Hay lugares que no son sólo un pedazo de arena para apropiarse. Son memoria. Son infancia. Son formas de vida que no caben en planos ni en cifras. La playa de Llolleo es uno de esos lugares.

La posible desaparición de la playa de Llolleo no amenaza solo un ecosistema costero único, sino también las memorias, formas de vida y vínculos comunitarios que han resistido décadas de abandono y expansión industrial.
Hoy, el último espacio de acceso libre al mar en San Antonio está en riesgo de desaparecer. El proyecto de expansión portuaria “Puerto Exterior” busca cubrir de cemento la playa de Llolleo, modificar la desembocadura del río Maipo y fragmentar irreversiblemente un socioecosistema que ha persistido durante siglos. No se trata solo de arena, sino de un sistema vivo donde conviven riberas, lagunas, humedales y estuario, cuyo equilibrio depende precisamente de esa franja costera. Su eliminación no sería un daño parcial: sería un quiebre.
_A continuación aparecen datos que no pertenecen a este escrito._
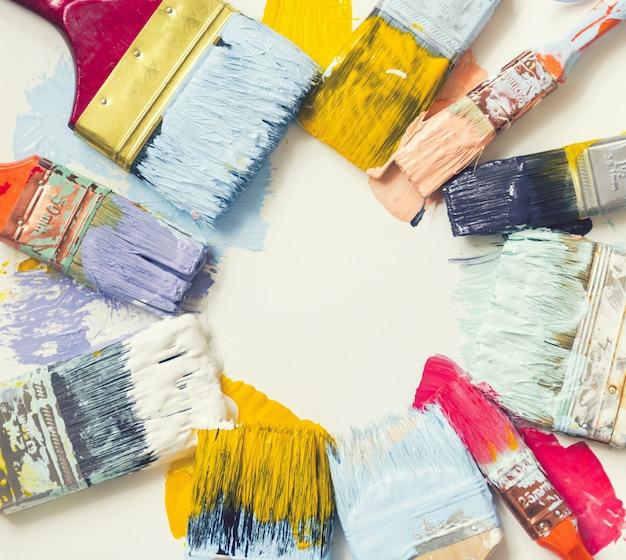 Pinsel und farbe auf dem boden Premium Fotos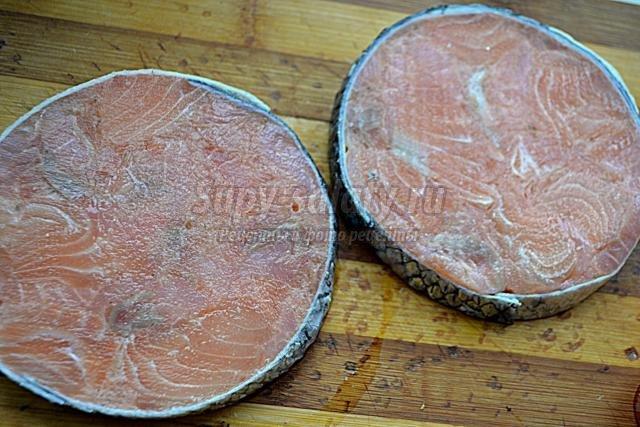 медальоны из сёмги с соусом из лука и ревеня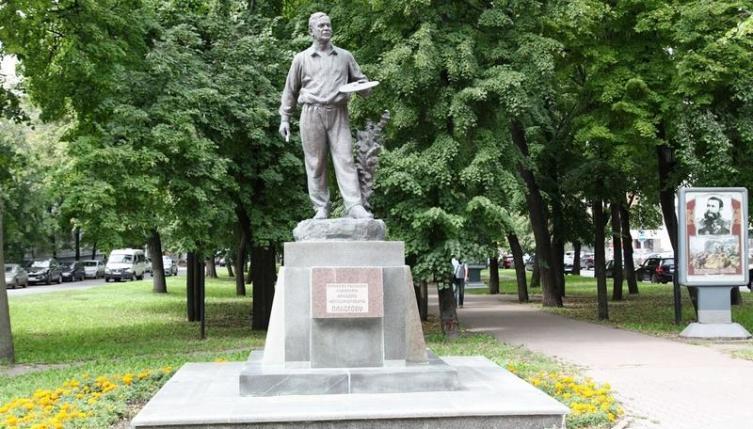 Памятник А. А. Пластову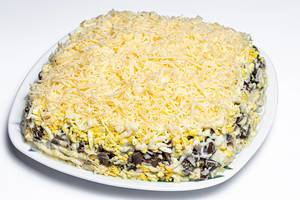 Salad with chicken, vegetables, cheese and mushrooms (Flip 2020)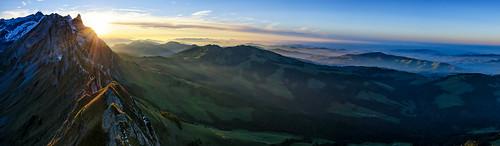 blue sunset sky panorama sun sunlight mist mountain mountains green misty fog schweiz switzerland nikon sonnenuntergang nebel suisse hiking pano w foggy panoramic berge sonne wandern appenzell säntis alpstein 7000 kronberg wasserauen ebenalp 7k fernsicht schäfler d7000 nikond7000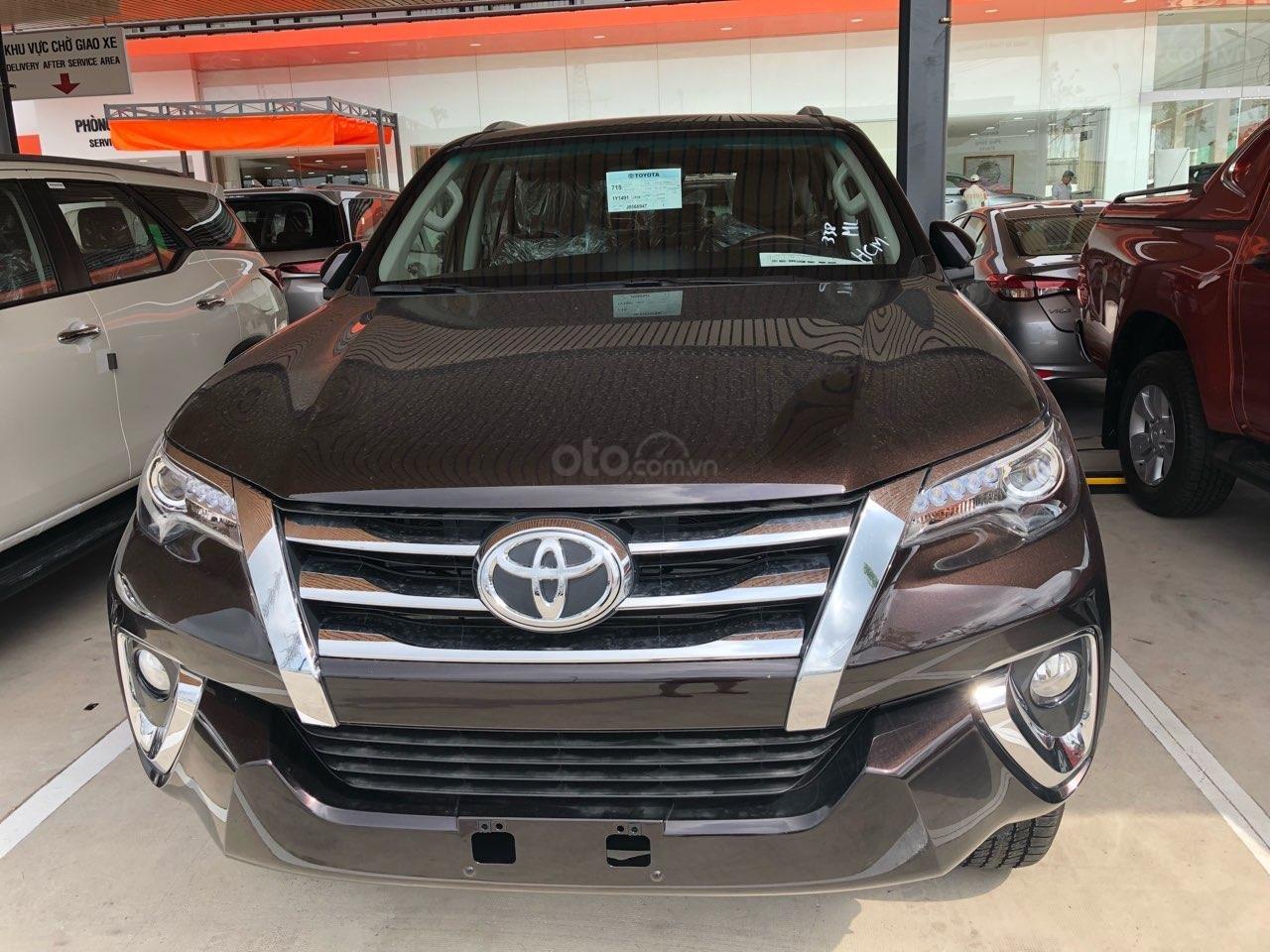Toyota Fortuner 2.8 AT (4X4) máy dầu, năm sản xuất 2019, màu đen, nhập khẩu nguyên chiếc-0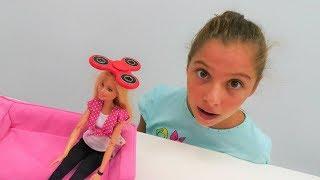 Barbie ve Polen Stres Çarkı #Challenge. #Barbieoyunları. Eğlenceli yarış oyunu kızlar için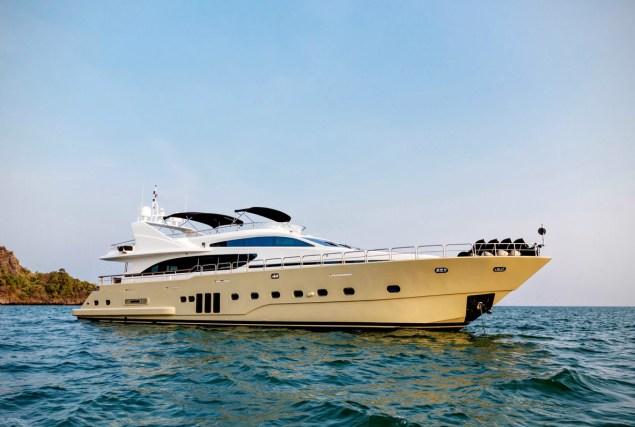 Яхта Bilgin 96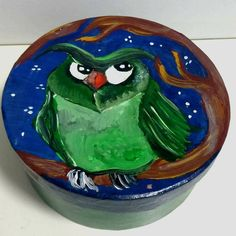 DIY colorful box fully painted with acrylic box. Varnished for protection. Diameter 15cm, height 7cm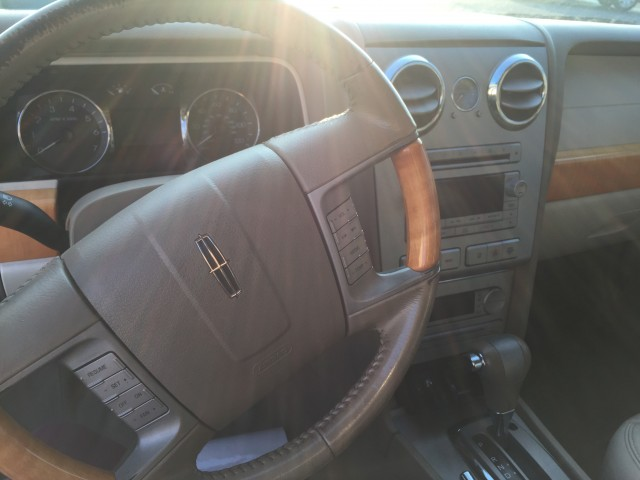 2006 Lincoln Zephyr Base for sale at Mull's Auto Sales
Pero tampoco hablamos únicamente de biodiversidad. Llolleo fue uno de los balnearios más importantes de la zona central de Chile. Durante gran parte del siglo XX, fue un espacio de encuentro, veraneo y vida comunitaria. La gente llegaba en tren, caminaba hacia el mar, arrendaba botes en las lagunas, compartía cines, hosterías y quintas de recreo. Había una cultura costera viva, construida en torno a la relación cotidiana con el mar.
Ese mundo no desapareció de golpe. Fue erosionado lentamente mediante una forma silenciosa de violencia territorial: cambios de uso de suelo, abandono urbano y expansión industrial sin regulación efectiva. Bajo discursos de progreso y desarrollo, se fueron desplazando comunidades, deteriorando espacios comunes y debilitando identidades locales. Hoy, la playa de Llolleo es uno de los últimos vestigios de ese paisaje, pero también una forma de resistencia.
En este territorio persisten memorias, prácticas y saberes que siguen defendiendo otra relación con el borde costero. Culturas ancestrales como los Bato, Llolleo, Aconcagua y pueblos costeros como lafkenches y changos han habitado históricamente este lugar en vínculo profundo con el mar. La pesca artesanal tipo chinchorro no es solo una técnica productiva: es patrimonio vivo. Hacer desaparecer la playa implica también interrumpir esa continuidad histórica y cultural.
San Antonio ya conoce las consecuencias del crecimiento portuario. Ha visto cómo la infraestructura avanza más rápido que la inversión en calidad de vida, cómo el borde costero se transforma en zonas de tránsito de camiones, polvo y ruido. El “Puerto Exterior” no representa una promesa futura, sino la profundización de un modelo que ha consolidado zonas de sacrificio y territorios cada vez más fragmentados. Eliminar la playa de Llolleo no es una decisión técnica: es una decisión política sobre qué vidas y territorios se consideran sacrificables.

Defender la playa de Llolleo no es solo defender un paisaje. Es defender un ecosistema complejo, una memoria colectiva y la posibilidad de que San Antonio siga siendo un lugar habitable, y no únicamente un nodo logístico. Porque cuando desaparece una playa, no solo desaparece la arena: desaparece una forma de vida, una historia y una relación con el territorio. Y todavía estamos a tiempo de evitarlo.